# Document extract
It seems to be in the correct forum now! 

I on occasion will get the packet error when using my HR24 to watch from the HR23. I'm using a wired unsupported network. However, if I then request to view the same show it plays just fine. I take this as a hiccup.


----------



## seehawk73 (Jan 14, 2011)

Here's the thing. If I do a hard reset on my client receiver (bedroom) and then select a recorded show from my server receiver (DVR) it plays back flawlessly. Just odd that I have to do a hard reset on that receiver each time.

Surely doesn't seem like a networking problem. Least not to me anyway.


----------



## Go Beavs (Nov 18, 2008)

Before DECA, I had MRV running on a wireless network and it would perform just like yours. Once I had the "No Packets" message, I would have to re-run the network setup to get MRV back. Sometimes it would be ok and sometimes not.

After I went with DECA, it is rock solid.

DECA's are available for $20 or less on eBay right now. I think that's your best bet.


----------



## DogLover (Mar 19, 2007)

seehawk73 said:


> Here's the thing. If I do a hard reset on my client receiver (bedroom) and then select a recorded show from my server receiver (DVR) it plays back flawlessly. Just odd that I have to do a hard reset on that receiver each time.
> 
> Surely doesn't seem like a networking problem. Least not to me anyway.


Are the boxes using DHCP or static addresses? If they are using DHCP, one thing to try is to use static addresses.


----------



## jdspencer (Nov 8, 2003)

I should have mentioned that my two DVRs are set with static IPs.

# Problems to work on
1. In the DVR networking thread, condense the paragraph that begins "Before DECA, I had MRV running" into a shorter version that keeps its main facts.
2. From the DVR networking thread, reproduce the passage starting at "## Go Beavs" and ending at "(Mar 19, 2007)".
3. Pick up the DVR networking thread after its final post and add the next reply.
The data that comes after this thread plays no part in the work.

# Recorded information
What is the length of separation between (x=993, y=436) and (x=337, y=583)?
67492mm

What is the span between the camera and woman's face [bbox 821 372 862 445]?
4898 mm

# Answers by task
1. Before switching to DECA, this poster ran MRV over a wireless network and had the same problem. After a "No Packets" message, getting MRV back meant re-running network setup, which didn't always work.

2.
## Go Beavs (Nov 18, 2008)

Before DECA, I had MRV running on a wireless network and it would perform just like yours. Once I had the "No Packets" message, I would have to re-run the network setup to get MRV back. Sometimes it would be ok and sometimes not.

After I went with DECA, it is rock solid.

DECA's are available for $20 or less on eBay right now. I think that's your best bet.


----------



## DogLover (Mar 19, 2007)

3.
----------



## dennisj00 (Sep 27, 2007)

And you need SWiM (single coax) system before using the DECA modules. Press - on the remote and it will tell you if you have SWiM.

If not, order the Whole Home DVR with Cinema Connection Kit from D*. It's about $200 before any discounts to convert to SWiM and add the necessary DECA modules.


----------



## Stuart Sweet (Jun 19, 2006)

I have tried wireless as a delivery solution and it didn't work. Some people got good results by making sure that you are on a pure 802.11n, 5.8GHz network.


----------



## seehawk73 (Jan 14, 2011)

Thank you everyone for all the very good information. I will look into all the things everyone here has said. All very insightful!

Thank you.


----------



## seehawk73 (Jan 14, 2011)

Well here is an update.
Seems as though Stuart was spot on!! Thank you!!

I already had the Linksys E3000 router. This router was dual band. A 5Ghz and a 2.4Ghz. What I did was went ahead and moved all my other devices, phones, laptop, Itouch and such over to the 2.4 band basically leaving the server (DVR) receiver and client receiver on the 5Ghz band. I have to tell you, thus far it seems to have been the ticket. I have had no errors and it plays back my DVR selection every time (very quickly too). I have tried at least a dozen times now and no problems. No other additional equipment was required (other than the adapter I got off Ebay from a woman who purchased the adapter from Direct TV only to realize she couldn't use it or return it. Sold to me for $30)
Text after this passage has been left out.